JUDGEMENT OF THE HON’BLE HIGH COURT OF DELHI IN THE CASE TITLED “AASMA MOHAMMED FAROOQ AND ANR VS. UNION OF INDIA AND ORS, (2018) 12 DEL CK 0041” CONCERNING OFFENCES UNDER PREVENTION OF MONEY LAUNDERING ACT

PARA NO.1,2,4 & 10
1. A preliminary objection has been taken by Ms. Maninder
Acharya, learned ASG on the maintainability of the petition on the ground that
this Court would not like to entertain the petition as the same would militate
against the principles of forum conveniens, and also in view of Section 42 of
The Prevention of Money-Laundering Act, 2002 (‘Act’ in short). She has drawn
our attention to the judgment of Five Judges of this Court in the case of M/s
Sterling Agro Industries Ltd. v. Union of India& Ors. ILR (2011) VI Delhi
729 to contend that even if the impugned order has been issued by an Authority
and the same constitutes a part of cause of action to make the writ petition
maintainable in this Court, yet the same may not be a singular factor for this
Court to decide the matter on merits and this Court can refuse to exercise its
discretionary jurisdiction by invoking the doctrine of forum conveniens.
Para no.2
Explanation.-For the purposes of this section, "High
Court" means-
(i) The High Court within the jurisdiction of which the aggrieved
party ordinarily resides or carries on business or personally works for gain;
and
(ii) Where the Central Government is the aggrieved party, the High
Court within the jurisdiction of which the respondent, or in a case where there
are more than one respondent, any of the respondents, ordinarily resides or
carries on business or personally works for gain.”
4. To this objection of Ms. Acharya, Mr. Vikram Chaudhri,
learned Senior Counsel for the petitioner has drawn our attention to the provisions
of Section 6 of the Act to contend that before 2009, the said Section
contemplated the Central Government shall appoint one or more adjudicating
authorities to exercise jurisdiction, powers and authority conferred by or
under this Act. The said Section has undergone an amendment whereby only one
adjudicating authority has been contemplated, who is stationed in Delhi.
According to Mr. Chaudhri, this writ petition has been filed by the petitioners
challenging the provisions of Section 5(1), 5(5), 8(3), 8(5) and 8(6) of the
Act. That apart, they are seeking quashing of provisional attachment order No.
08/2018 dated June 20, 2018 / impugned original complaint No.998 of 2008 dated
July 18, 2018 and show cause notice dated July 31, 2018. It is his submission
that the notice to show cause under Section 8 of the Act has been issued by the
adjudicating authority, based in Delhi. In other words, a part of cause of
action has arisen in Delhi, for this Court to entertain the present writ
petition, in terms of Para 33 (b) of the Sterling Agro Industries Ltd. (supra).
10. Mr.
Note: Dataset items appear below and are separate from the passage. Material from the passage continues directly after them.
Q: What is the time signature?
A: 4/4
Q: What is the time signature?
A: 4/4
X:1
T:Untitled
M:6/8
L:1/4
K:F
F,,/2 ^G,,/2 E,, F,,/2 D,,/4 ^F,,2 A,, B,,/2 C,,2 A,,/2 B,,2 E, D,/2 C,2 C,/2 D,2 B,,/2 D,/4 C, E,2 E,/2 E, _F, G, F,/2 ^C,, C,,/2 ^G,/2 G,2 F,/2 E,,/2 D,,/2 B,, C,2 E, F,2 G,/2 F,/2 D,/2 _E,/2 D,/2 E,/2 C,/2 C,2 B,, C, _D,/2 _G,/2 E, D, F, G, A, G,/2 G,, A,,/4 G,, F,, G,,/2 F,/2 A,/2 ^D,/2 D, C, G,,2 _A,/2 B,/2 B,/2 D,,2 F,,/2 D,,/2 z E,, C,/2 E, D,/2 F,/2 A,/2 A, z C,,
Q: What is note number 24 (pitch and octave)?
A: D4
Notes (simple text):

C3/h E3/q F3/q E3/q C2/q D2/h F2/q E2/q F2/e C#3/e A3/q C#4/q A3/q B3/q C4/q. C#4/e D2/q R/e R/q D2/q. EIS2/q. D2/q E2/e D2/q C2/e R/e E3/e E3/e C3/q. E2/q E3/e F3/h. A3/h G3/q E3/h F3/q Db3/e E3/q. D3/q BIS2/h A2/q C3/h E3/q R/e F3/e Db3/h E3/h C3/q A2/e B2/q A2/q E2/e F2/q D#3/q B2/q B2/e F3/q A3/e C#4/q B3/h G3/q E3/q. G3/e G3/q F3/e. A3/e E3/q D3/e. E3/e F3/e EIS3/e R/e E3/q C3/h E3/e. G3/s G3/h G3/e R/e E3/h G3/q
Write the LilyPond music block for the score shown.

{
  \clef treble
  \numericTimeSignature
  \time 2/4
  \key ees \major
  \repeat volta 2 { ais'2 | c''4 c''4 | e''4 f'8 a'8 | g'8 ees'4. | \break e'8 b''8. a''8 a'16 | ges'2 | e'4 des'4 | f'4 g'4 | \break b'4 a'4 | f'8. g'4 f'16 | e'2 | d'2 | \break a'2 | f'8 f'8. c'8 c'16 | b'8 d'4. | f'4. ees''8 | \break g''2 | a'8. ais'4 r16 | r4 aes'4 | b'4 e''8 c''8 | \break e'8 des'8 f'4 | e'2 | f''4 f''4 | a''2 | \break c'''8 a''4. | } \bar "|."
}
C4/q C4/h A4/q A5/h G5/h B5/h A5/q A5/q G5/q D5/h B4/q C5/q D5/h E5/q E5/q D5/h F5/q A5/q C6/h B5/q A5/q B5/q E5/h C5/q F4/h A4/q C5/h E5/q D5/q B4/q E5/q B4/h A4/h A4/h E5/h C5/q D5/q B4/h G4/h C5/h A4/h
Chaudhri may be right in contending that the notice
under Section 8 of the Act has been issued by the Authority in Delhi, so
jurisdiction is there for this Court to entertain the writ petition. But merely
because a part of cause of action has arisen under the jurisdiction of this
Court, whether this Court needs to exercise its jurisdiction is the question
need to be answered. This Court is of the view “that it should not”, for more
than one reason; that it is not in dispute that the petitioner is based in
Mumbai. The provisional attachment order has been passed in Mumbai. The
complaint though, filed before the adjudicating authority in Delhi, it
encompasses all the facts that have arisen in Mumbai. The properties are in
Mumbai. It is only after filing of the original complaint as contemplated under
Section 5(5) of the Act before the adjudicating authority, which is located in
Delhi that the impugned notice has been issued from Delhi but the fact remains
that nothing has happened in Delhi. Only notice to show cause has been issued.
After the adjudicating authority decides the issue, there is a forum of appeal
available to the petitioner. Even thereafter, the remedy of appeal to the High
Court is also available under Section 42 of the Act, which has already been
enumerated above. In other words, in the case in hand, if an order is passed by
the Appellate Authority it shall be the Bombay High Court, which shall have the
jurisdiction for both, i.e. the person aggrieved and the Central Government
against the order is passed by the Appellate Authority. Therefore, in view of
the aforesaid factual / legal aspect, this Court is of the view that instead of
two Courts considering set of facts originating in Mumbai and leading to
issuance of a provisional attachment order / complaint before the adjudicating
authority, it should be the High Court, which is more convenient and where if a
party aggrieved against the orders passed by the Appellate Authority shall approach,
in terms of Section 42 of the Act, shall be the “forum conveniens”. In this
case, it shall be the Bombay High Court and accordingly this Court is of the
view that it should not entertain the present writ petition. The petitioner
shall be at liberty to approach the Bombay High Court for appropriate relief.
Accordingly, we refrain from going into the merits of the case.